Someone asked a question about XMP crashing apps vs os…
That got me thinking - with all the signal integrity XMP/ECC nonsense going on, wouldn’t it make sense to transfer data over differential pairs?
Are there any hardware engineers around who could explain the latency / power tradeoffs?
I’m not one, but OTOH, that would probably require going serial to cut down on the wiring needed, but how much latency would that add?

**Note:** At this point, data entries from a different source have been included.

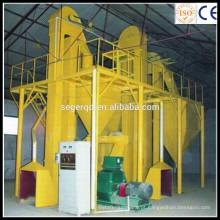 Fábrica Diretamente 500-800 kg / h Completa Linha De Produção De Madeira Ou Pelotas De Alimentação
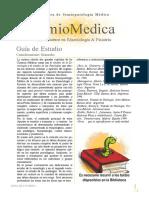 LaSalud.pdf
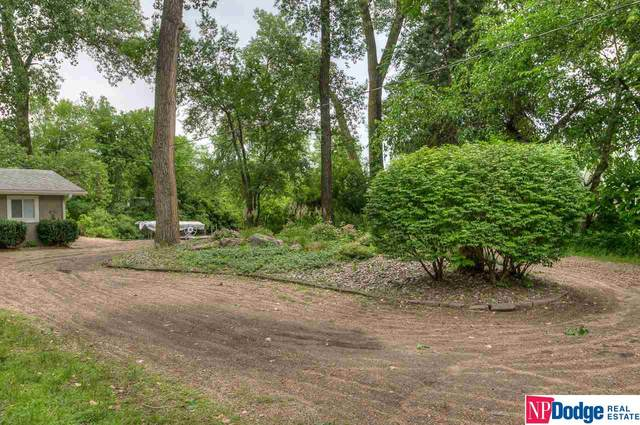 980 County Road W S-1036, Fremont, NE 68025 (MLS #22012409) :: Dodge County Realty Group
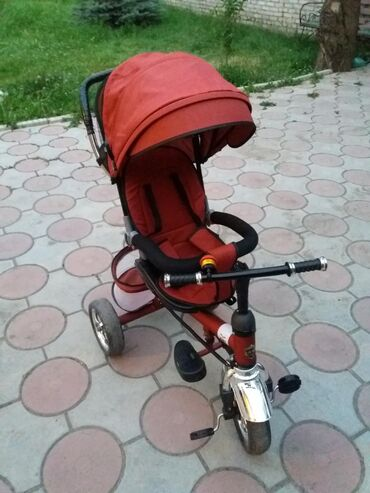 велосипед с детской коляской в Кыргызстан: Продаю детский велосипед,сост идеальное пользовались месяц. Продаю в
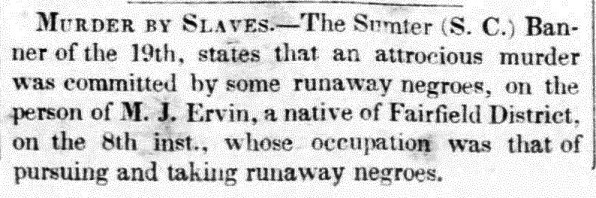 Daily Crescent (New Orleans, LA) 31 July 1848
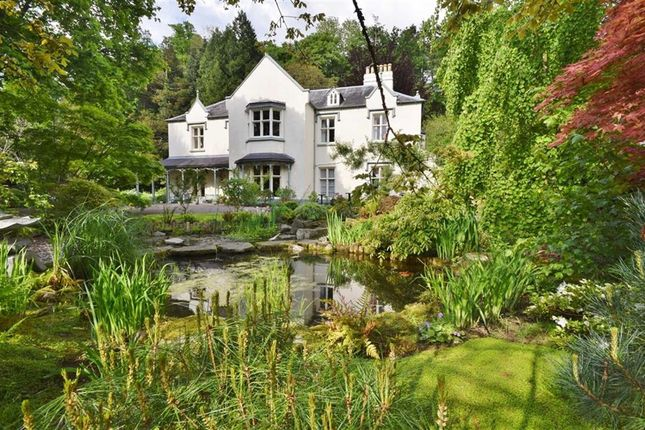 Detached house for sale in Porthycarne Street, Usk, Monmouthshire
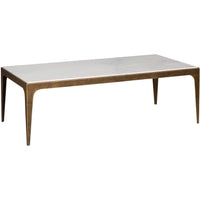 Hancock Cocktail Table - Modern Furniture - Coffee Tables - High Fashion Home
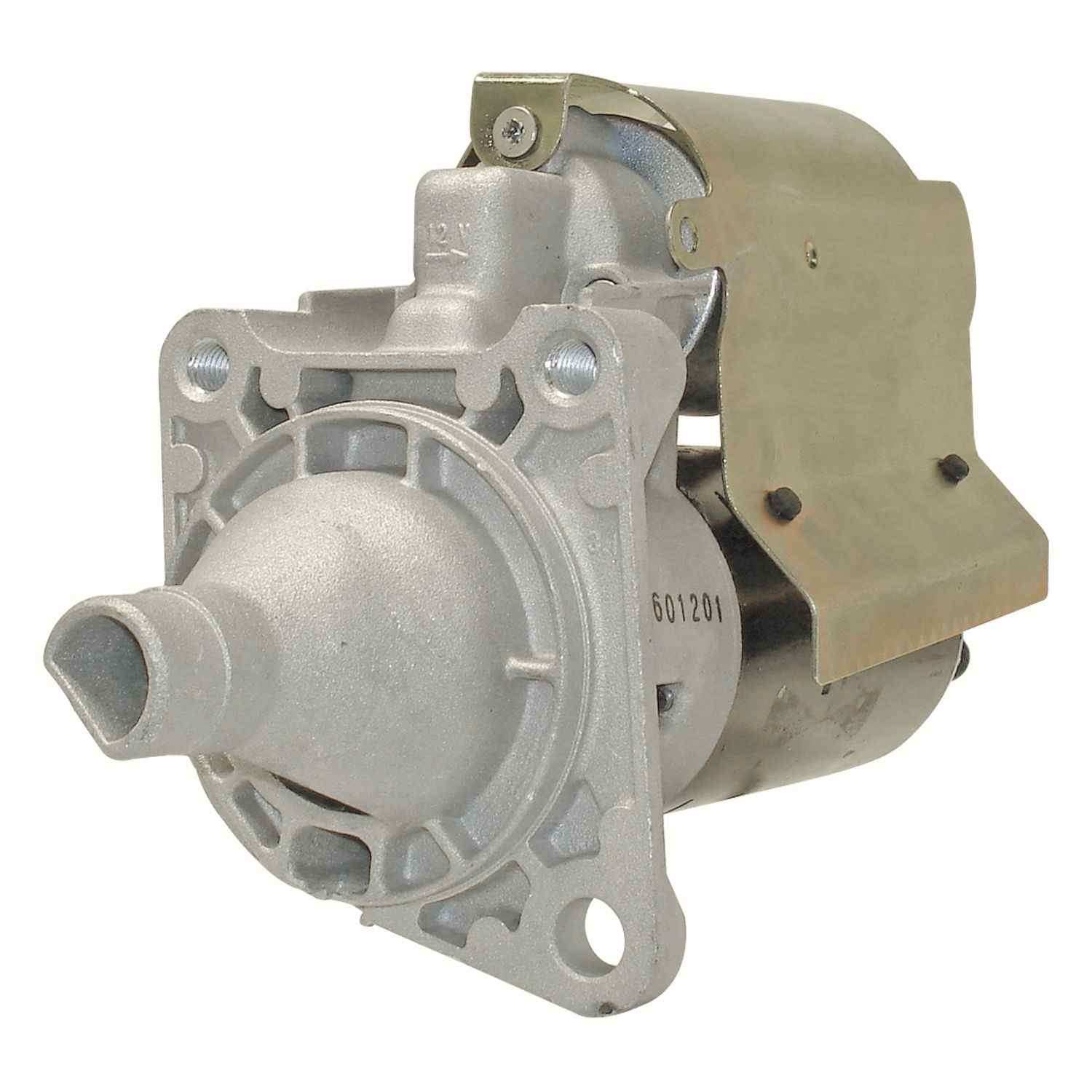 ACDELCO PROFESSIONAL - Reman Starter Motor - DCC 336-1478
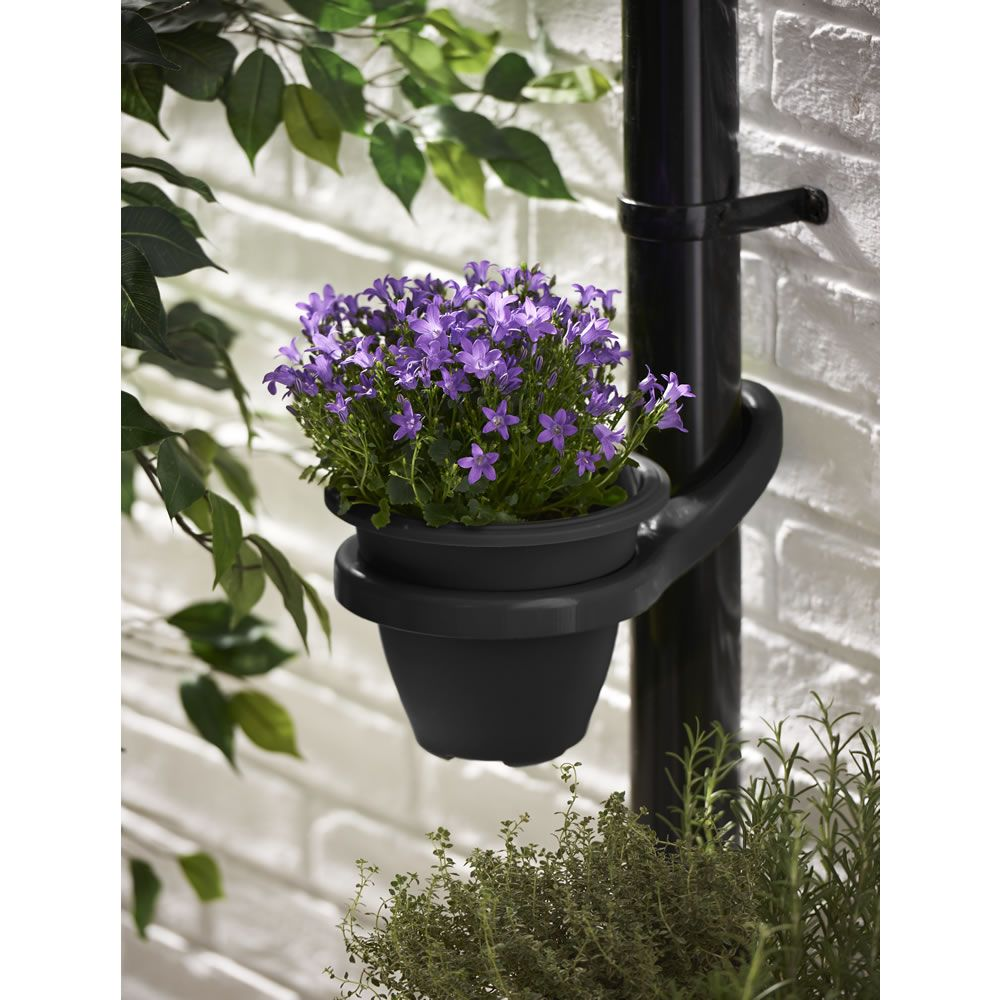Drain pipe pot holder black plants gardens and planters drain pipe pot holder black workwithnaturefo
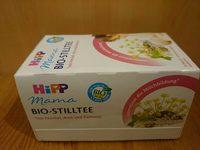 Bio-Stilltee - Produkt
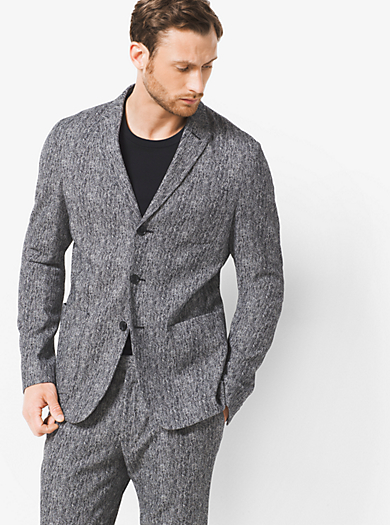Herringbone Blazer by Michael Kors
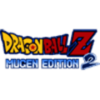 Dragon Ball Z MUGEN Edition 2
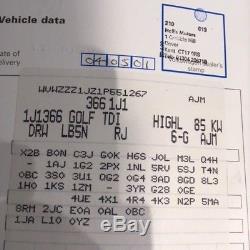 Golf Mk4 1.9 GT TDI 2001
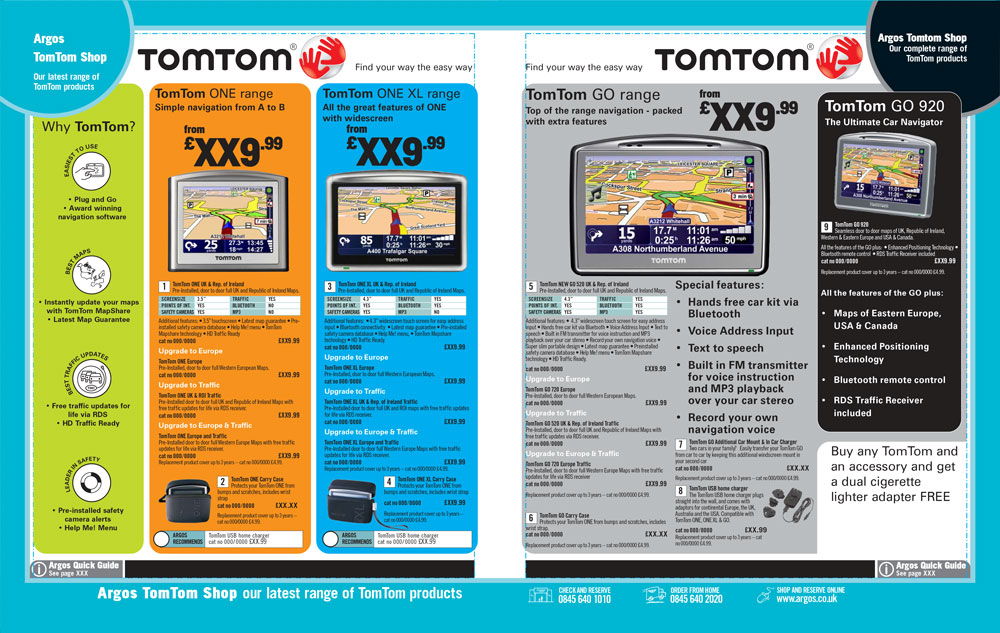 TomTom Page Argos Catalogue 69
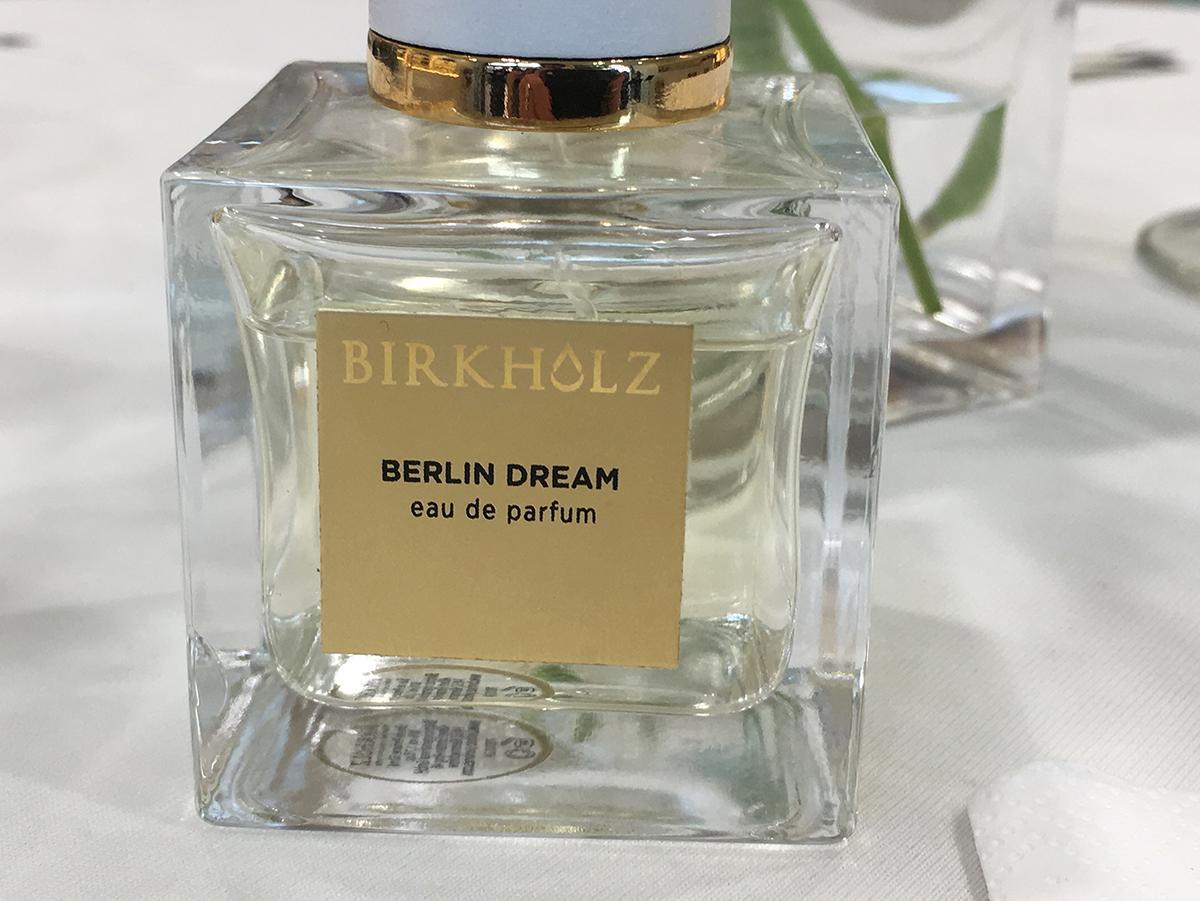 Just-take-a-look Berlin - Berliner Label - Birkholz Perfumemanufacture 4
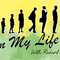 In my Life, with Patti Bouley. First broadcast  26/12/20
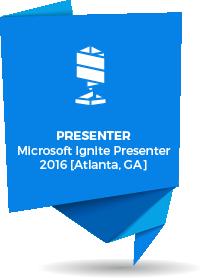 Microsoft Ignite Presenter 2016 - Atlanta.png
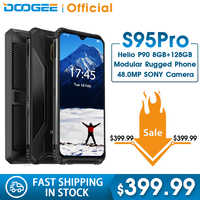 IP68/IP69K DOOGEE S95 Pro Modular Rugged Mobile Phone 6.3inch Display 5150mAh Helio P90 Octa Core 8GB 128GB 48MP Cam Android 9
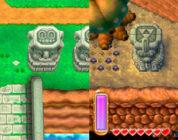 Análisis de The Legend of Zelda a Link Between Worlds en Gamerzona.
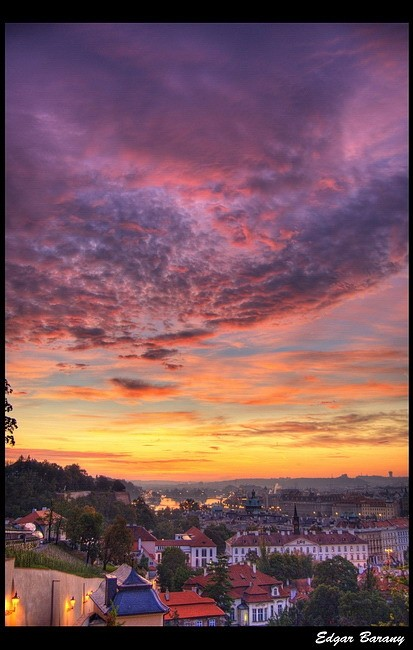 Sunrise in Prague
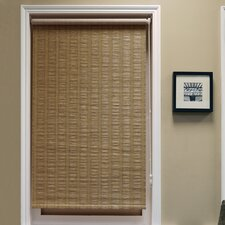 <strong>Chicology</strong> Florence Natural Woven Roller Blind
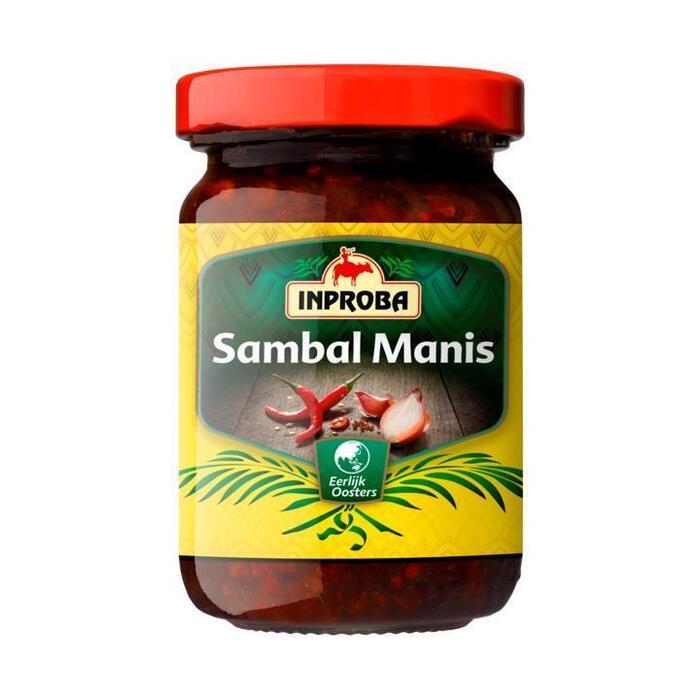 Inproba Sambal Manis 100g (100g)
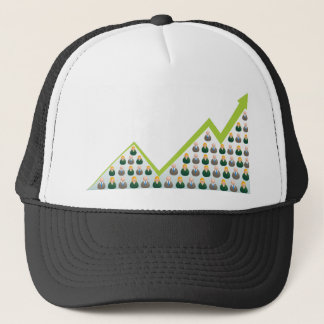 Growing Business People Network Trucker Hat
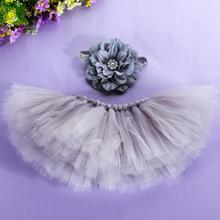 Newborn Baby Photography Props Clothes Handmade Big Flower Headband + Mini Skirt Photo Clothing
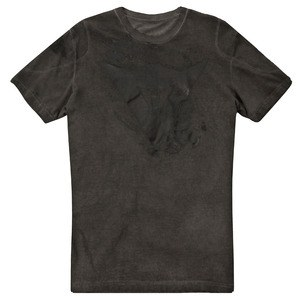 T-shirt manches courtes SCRATCH  Anthracite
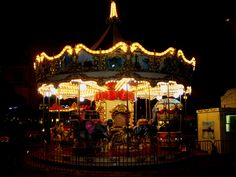 Merry-go-round-memories Merry Go Round, Fair Grounds, Memories, My Style, Nature, People, Memoirs, Souvenirs, Naturaleza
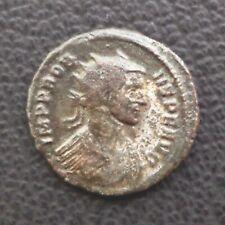 Antoninianus Probus Victoria Avg Ancient Rome Rare coin 280-281 Ad Scarce Fine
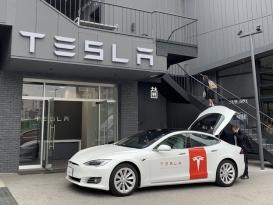 Tesla может стать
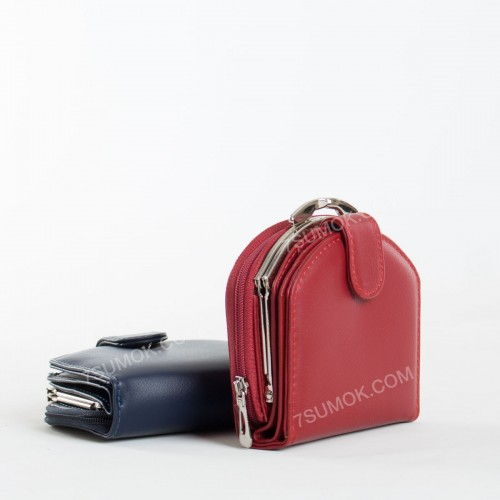Жіночий гаманець S-098-B wine red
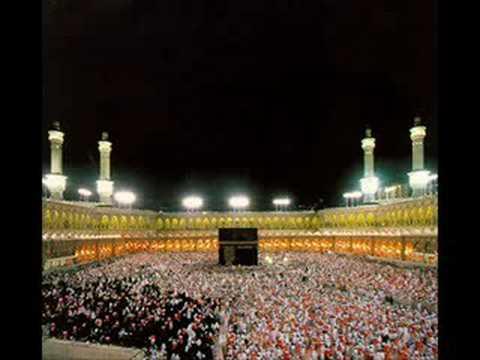 Tu Ne Mere Maula - Hafiz Abu Bakr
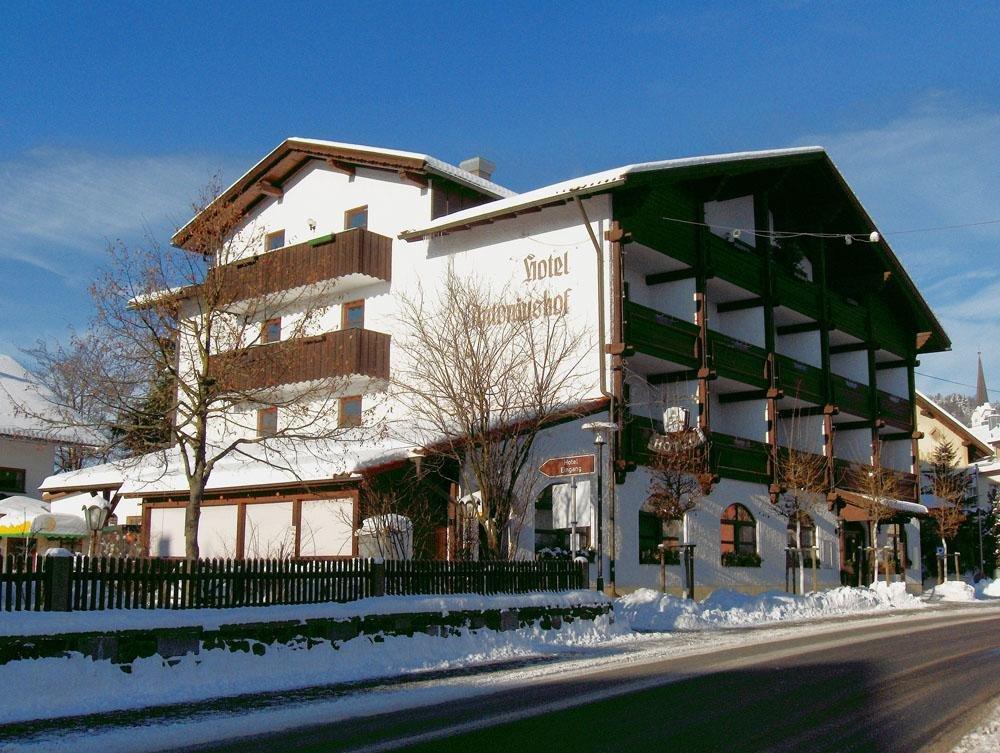 Best Western Hotel Antoniushof - Bayern, Deutschland (Kurzreise)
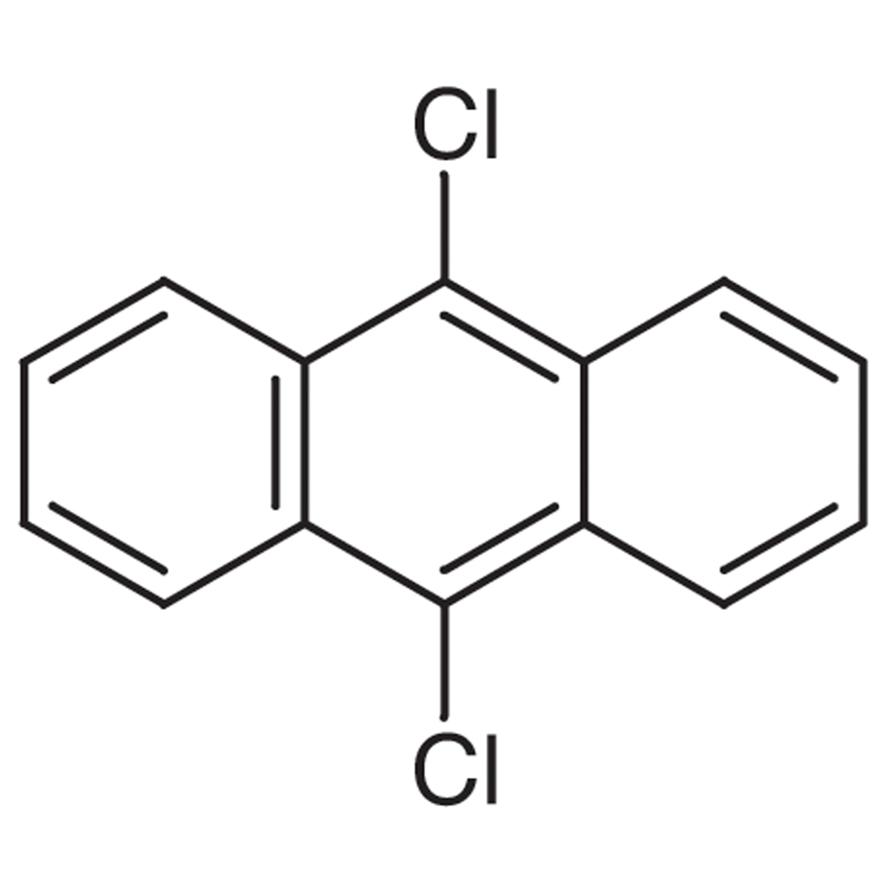 9,10-Dichloroanthracene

And could you design ram to “run over a wet string”?
Even though ram read/write today takes 10ns on ram side of things, from CPU perspective it’s more like 40-80-100ns (there’s multiple layers of caching and prefetching and TLBs so it really varies a lot in practice from the instruction perspective)
Naively, e.g. a cache line is 64 bytes (512bits) wide ; add another 4bytes (32bits for address) and another 32bit CRC ; and 32bit header. … let’s round it to 80bytes / 640bits per read/write command.
If we have 2 wires and 1GHz signaling rate, so is this 640ns ?
- What if multiple differential pairs are used, (e.g. 8pairs/16wires ?) 80ns?
- What if we did multi level signaling on each (possible because of differential pairs or am I wrong?), e.g. is 4 / 8 levels ok? Is more possible? 8 that brings it down to 10ns per packet (read/write).
- Is there something like QAM for these kinds of bitrates that can let us cheat here?
And what about tradeoffs in pin count (DDR4 is 260/288pins), PCBs carrying CPU silicon have tons of layers and pins, same as motherboards, all of which increases cost and complexity.
Can we have 32/64 channel memory, for our CPUs that have 128 logical CPUs in there, same as today we have dual channel/octo channel on epyc CPUs?
How could this work?
Would it even make sense?
What if we said, f***-it we’ll have 4KiB cache lines and 1-4GB of L3/L4 cache instead, and variable packet read/write length? Would that make lives easier, harder?